Housing, labor data provide upbeat signs on economy
January 18th, 2013 by admin

By Lucia Mutikani

WASHINGTON | Thu Jan 17, 2013 4:58pm EST

(Reuters) – The number of Americans filing new claims for unemployment aid hit a five-year low last week and residential construction surged in December, the latest signs that the U.S. economic recovery remains on track.

The reports on Thursday showed the economy was weathering an uncertain fiscal environment surprisingly well. Still, growth in the fourth quarter was likely subdued with only a modest pick-up expected in the first three months of this year.

“While growth has been slow, the damage done from the uncertainty surrounding the fiscal cliff was not sufficient to topple the recovery,” said Millan Mulraine, a senior economist at TD Securities in New York.

The fiscal cliff refers to a wave of deep government spending cuts and tax increases, part of which was avoided after a last-minute agreement by U.S. lawmakers. A fight over raising the government’s borrowing limit looms.

Initial claims for state unemployment benefits fell 37,000 to a seasonally adjusted 335,000, the lowest level since January 2008, the Labor Department said. It was the largest weekly drop since February 2010 and ended four straight weeks of increases.

While problems adjusting the data for seasonal fluctuations might have exaggerated the decline, economists said the report still suggested an improvement in sluggish labor market conditions and the economy as a whole.

“Having taken a pinch of salt, however, we would suggest that the trend in claims generally show no pickup in layoff activity around the turn of the year,” said John Ryding, chief economist at RDQ Economics in New York.

A separate report from the Commerce Department showed housing starts jumped 12.1 percent last month to their highest level since June 2008. Permits for future home construction were also the highest in about 4-1/2 years.

Stocks on Wall Street ended higher on the fairly upbeat jobs and housing data, with the broad Standard & Poor’s 500 index hitting a five-year high. Commodity prices also firmed, but U.S. government bond prices slumped.

The dollar rallied to a 2-1/2-year high against the yen.

HOUSING GAINING TRACTION

Though warm weather likely helped, the data was confirmation of the improving housing market tone, and home building made gains across all four regions. Groundbreaking also increased for both single-family homes and multi-family units.

Builders started 780,000 houses in 2012. While still low by historical standards, it was the third straight year of gains in home construction. Housing is no longer a drag on the economy and residential construction is expected to have contributed to growth last year for the first time since 2005.

“The housing recovery has steam. Interest rates are rock-bottom low, inventories of new and existing homes are lean, and the economy is creating jobs,” said Patrick Newport, an economist at IHS Global Insight in Lexington, Massachusetts.

Newport said they expected starts to rise to 970,000 this year.

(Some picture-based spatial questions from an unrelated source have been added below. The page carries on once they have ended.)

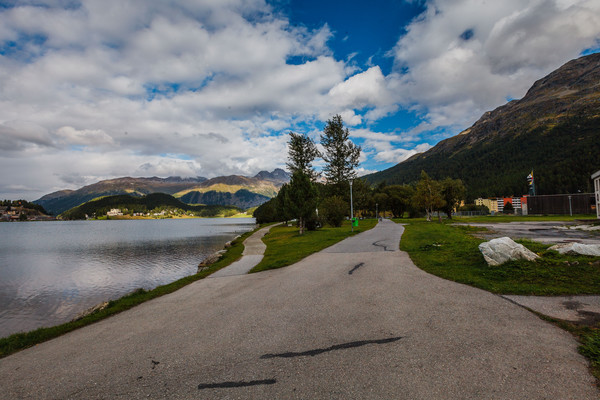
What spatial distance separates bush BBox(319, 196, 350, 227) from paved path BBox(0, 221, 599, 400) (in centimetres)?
3341

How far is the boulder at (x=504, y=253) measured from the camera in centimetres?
1002

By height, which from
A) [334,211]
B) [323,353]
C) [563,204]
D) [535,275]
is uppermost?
[334,211]

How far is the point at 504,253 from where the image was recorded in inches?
400

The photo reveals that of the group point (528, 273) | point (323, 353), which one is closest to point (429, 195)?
point (528, 273)

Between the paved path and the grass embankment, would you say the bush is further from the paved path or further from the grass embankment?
the paved path

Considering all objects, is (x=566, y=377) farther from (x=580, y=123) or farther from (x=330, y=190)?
(x=580, y=123)

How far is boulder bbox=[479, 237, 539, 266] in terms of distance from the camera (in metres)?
10.0

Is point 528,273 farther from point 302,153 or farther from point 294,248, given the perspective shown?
point 302,153

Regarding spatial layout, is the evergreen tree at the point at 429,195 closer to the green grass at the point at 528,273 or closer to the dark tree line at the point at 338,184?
the dark tree line at the point at 338,184

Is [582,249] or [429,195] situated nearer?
[582,249]

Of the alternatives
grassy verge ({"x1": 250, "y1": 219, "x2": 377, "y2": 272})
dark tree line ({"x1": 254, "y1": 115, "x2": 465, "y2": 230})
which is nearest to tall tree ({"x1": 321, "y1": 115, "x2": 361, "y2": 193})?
dark tree line ({"x1": 254, "y1": 115, "x2": 465, "y2": 230})

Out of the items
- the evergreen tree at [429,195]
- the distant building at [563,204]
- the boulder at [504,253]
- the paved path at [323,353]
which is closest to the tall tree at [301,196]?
the evergreen tree at [429,195]

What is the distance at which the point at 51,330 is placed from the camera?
834cm

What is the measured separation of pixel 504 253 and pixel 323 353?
9000 mm
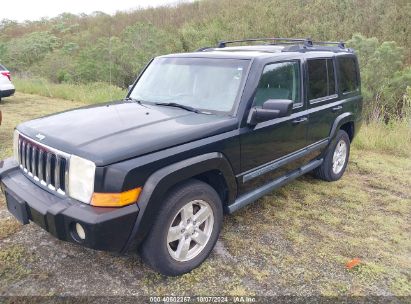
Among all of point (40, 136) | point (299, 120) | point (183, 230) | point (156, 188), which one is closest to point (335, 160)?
point (299, 120)

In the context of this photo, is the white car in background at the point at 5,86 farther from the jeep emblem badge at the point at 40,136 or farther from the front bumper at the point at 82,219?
the front bumper at the point at 82,219

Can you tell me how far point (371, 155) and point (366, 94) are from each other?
18.9 feet

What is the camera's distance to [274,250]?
3.34 meters

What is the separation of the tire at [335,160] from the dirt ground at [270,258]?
39cm

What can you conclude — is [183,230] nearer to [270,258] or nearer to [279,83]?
[270,258]

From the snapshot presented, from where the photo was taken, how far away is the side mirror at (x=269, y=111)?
312 cm

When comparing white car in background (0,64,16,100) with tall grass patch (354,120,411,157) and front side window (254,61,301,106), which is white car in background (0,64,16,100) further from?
tall grass patch (354,120,411,157)

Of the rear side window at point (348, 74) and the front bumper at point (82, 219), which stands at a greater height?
the rear side window at point (348, 74)

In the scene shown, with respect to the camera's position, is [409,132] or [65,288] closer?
[65,288]

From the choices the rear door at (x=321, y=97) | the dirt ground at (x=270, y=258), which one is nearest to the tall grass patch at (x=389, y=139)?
the dirt ground at (x=270, y=258)

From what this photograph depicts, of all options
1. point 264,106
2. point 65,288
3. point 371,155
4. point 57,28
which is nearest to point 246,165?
point 264,106

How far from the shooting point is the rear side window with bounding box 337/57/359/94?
15.5ft

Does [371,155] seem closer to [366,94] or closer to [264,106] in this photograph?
[264,106]

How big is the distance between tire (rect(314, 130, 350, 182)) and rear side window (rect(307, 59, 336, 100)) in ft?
2.26
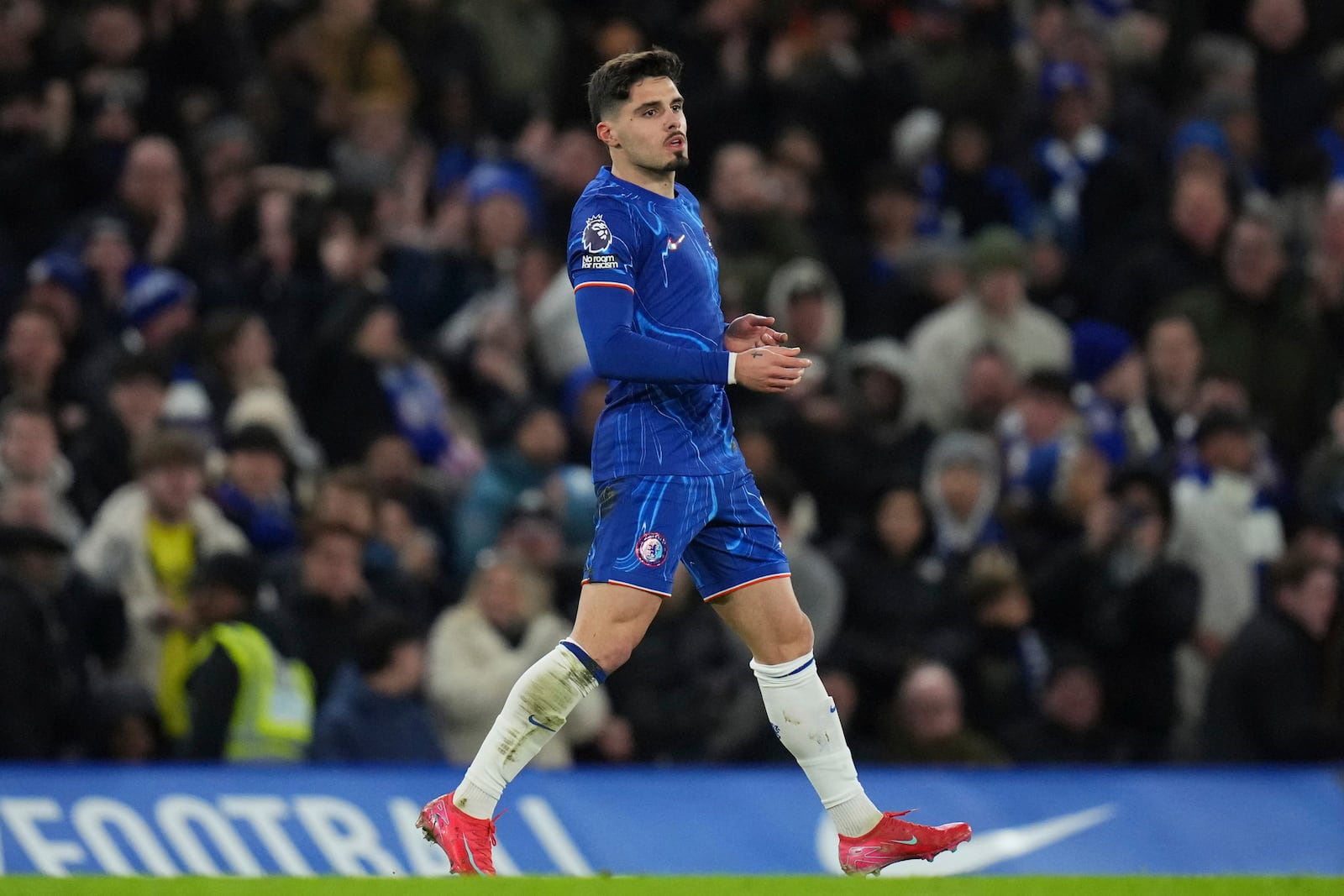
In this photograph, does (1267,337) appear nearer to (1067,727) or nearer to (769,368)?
(1067,727)

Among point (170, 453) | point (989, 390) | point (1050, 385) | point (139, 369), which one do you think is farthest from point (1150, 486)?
point (139, 369)

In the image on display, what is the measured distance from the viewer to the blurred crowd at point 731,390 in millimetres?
10539

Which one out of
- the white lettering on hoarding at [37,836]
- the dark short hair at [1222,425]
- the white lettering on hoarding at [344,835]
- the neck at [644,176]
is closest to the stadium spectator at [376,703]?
the white lettering on hoarding at [344,835]

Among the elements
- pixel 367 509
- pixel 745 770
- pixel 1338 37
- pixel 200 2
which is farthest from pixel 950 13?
pixel 745 770

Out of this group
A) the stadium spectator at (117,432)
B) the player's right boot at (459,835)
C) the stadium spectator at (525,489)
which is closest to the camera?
the player's right boot at (459,835)

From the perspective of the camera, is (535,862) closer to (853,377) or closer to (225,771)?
(225,771)

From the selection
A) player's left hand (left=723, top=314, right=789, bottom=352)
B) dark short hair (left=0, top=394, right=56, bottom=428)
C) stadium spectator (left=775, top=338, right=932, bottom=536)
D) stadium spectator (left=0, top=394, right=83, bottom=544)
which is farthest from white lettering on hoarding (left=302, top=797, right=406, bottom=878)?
stadium spectator (left=775, top=338, right=932, bottom=536)

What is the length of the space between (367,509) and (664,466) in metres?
4.45

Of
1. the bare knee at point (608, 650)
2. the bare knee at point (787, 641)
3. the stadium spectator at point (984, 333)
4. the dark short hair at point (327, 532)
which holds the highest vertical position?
the stadium spectator at point (984, 333)

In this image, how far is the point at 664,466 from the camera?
680 cm

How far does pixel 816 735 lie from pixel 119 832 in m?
3.49

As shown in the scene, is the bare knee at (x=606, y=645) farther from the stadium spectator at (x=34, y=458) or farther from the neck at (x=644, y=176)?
the stadium spectator at (x=34, y=458)

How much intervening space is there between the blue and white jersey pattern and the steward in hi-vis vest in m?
3.46

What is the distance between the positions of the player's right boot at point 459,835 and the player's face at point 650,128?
2.05 metres
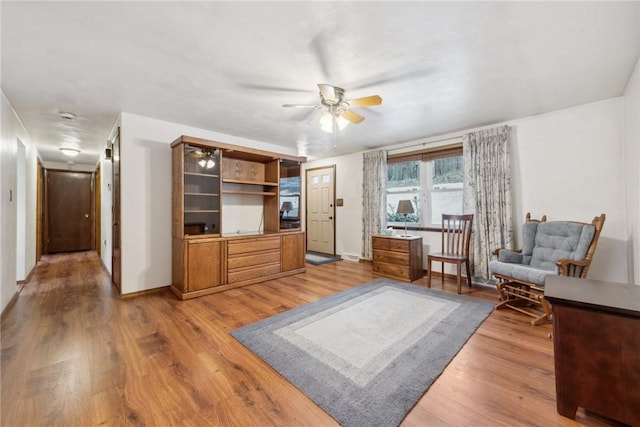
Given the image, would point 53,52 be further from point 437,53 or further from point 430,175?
point 430,175

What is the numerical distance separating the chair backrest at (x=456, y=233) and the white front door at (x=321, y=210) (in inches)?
105

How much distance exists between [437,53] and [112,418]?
131 inches

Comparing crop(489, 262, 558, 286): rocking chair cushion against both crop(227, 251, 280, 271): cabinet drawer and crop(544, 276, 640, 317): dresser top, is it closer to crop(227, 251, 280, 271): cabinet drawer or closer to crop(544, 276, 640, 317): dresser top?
crop(544, 276, 640, 317): dresser top

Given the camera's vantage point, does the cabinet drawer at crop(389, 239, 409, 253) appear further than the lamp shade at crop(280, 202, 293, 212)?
No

The reports came on the heels of data this week showing solid retail sales and manufacturing growth in December.

But weak exports, a slow pace of inventory accumulation and the reversal of a surge in defense spending probably slowed growth to below a 2 percent annual pace in the fourth quarter.

In a reminder that the outlook for the economy remained shaky, a third report showed factory activity in the U.S. mid-Atlantic region contracted this month as new orders tumbled.

The Philadelphia Federal Reserve Bank said its business activity index fell to -5.8 from 4.6 in December. A reading below zero indicates contraction in manufacturing in eastern Pennsylvania, southern New Jersey and Delaware.

“Manufacturing has slowed but it’s still growing. I’m not going to read too much into this until I see other regional surveys,” said Gus Faucher, a senior economist at PNC Financial Services in Pittsburgh.

The claims data covered the survey week for the January data for the closely watched nonfarm payrolls report. The four-week moving average of new jobless claims, a better measure of labor market trends, fell 6,750 to 359,250, suggesting some improvement in labor market conditions.

Job growth has been gradual, with employers adding 155,000 new positions in December. The unemployment rate held steady at 7.8 percent last month. High jobless is likely to keep the Federal Reserve on an expansionary monetary policy path.

Atlanta Fed President Dennis Lockhart said on Thursday the Federal Reserve will very likely need to continue its large-scale asset purchases into the second half of this year.